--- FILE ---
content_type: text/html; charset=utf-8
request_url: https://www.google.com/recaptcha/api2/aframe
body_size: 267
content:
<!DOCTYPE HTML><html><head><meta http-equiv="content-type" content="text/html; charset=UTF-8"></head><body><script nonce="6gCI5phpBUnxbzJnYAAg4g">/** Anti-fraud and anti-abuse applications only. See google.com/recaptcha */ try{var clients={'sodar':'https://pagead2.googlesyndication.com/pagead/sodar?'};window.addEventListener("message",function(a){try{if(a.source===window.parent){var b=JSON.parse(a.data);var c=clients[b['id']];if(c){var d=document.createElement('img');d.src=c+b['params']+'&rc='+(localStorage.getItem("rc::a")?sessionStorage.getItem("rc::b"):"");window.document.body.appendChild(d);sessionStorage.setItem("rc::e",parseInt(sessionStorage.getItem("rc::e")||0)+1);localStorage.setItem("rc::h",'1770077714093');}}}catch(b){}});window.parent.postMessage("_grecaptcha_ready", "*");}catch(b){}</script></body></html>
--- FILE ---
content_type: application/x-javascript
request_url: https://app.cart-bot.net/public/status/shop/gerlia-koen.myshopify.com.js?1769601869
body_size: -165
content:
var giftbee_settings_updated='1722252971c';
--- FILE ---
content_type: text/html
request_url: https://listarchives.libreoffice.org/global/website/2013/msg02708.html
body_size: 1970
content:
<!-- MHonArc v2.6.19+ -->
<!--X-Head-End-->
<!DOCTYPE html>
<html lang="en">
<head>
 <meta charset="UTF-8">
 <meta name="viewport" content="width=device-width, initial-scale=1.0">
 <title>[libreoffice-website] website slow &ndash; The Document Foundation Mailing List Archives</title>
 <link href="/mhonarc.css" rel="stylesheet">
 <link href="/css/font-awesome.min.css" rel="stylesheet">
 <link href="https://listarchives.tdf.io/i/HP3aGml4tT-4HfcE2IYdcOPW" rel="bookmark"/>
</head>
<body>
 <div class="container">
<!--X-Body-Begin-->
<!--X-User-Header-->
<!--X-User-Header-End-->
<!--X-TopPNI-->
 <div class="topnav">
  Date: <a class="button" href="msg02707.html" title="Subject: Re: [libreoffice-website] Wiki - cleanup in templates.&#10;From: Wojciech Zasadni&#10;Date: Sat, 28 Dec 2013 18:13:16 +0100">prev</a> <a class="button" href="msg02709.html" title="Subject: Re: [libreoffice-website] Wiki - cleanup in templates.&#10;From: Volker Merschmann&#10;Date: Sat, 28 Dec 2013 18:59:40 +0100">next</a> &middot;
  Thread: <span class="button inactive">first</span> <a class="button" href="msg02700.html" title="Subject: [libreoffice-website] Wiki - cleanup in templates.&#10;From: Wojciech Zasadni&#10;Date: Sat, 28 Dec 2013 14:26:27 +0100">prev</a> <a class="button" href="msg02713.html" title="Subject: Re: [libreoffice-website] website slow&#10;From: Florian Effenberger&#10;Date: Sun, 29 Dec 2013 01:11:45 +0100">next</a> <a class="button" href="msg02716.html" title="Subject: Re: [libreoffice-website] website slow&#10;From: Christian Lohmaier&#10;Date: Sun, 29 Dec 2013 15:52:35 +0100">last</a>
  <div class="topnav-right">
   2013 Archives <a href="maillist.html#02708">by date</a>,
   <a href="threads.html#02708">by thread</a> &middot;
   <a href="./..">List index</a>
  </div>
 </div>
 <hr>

_What is expected_
After you work out how many lines in the material hold the word "Wojciech", please respond with that number alone.

_Answer_
2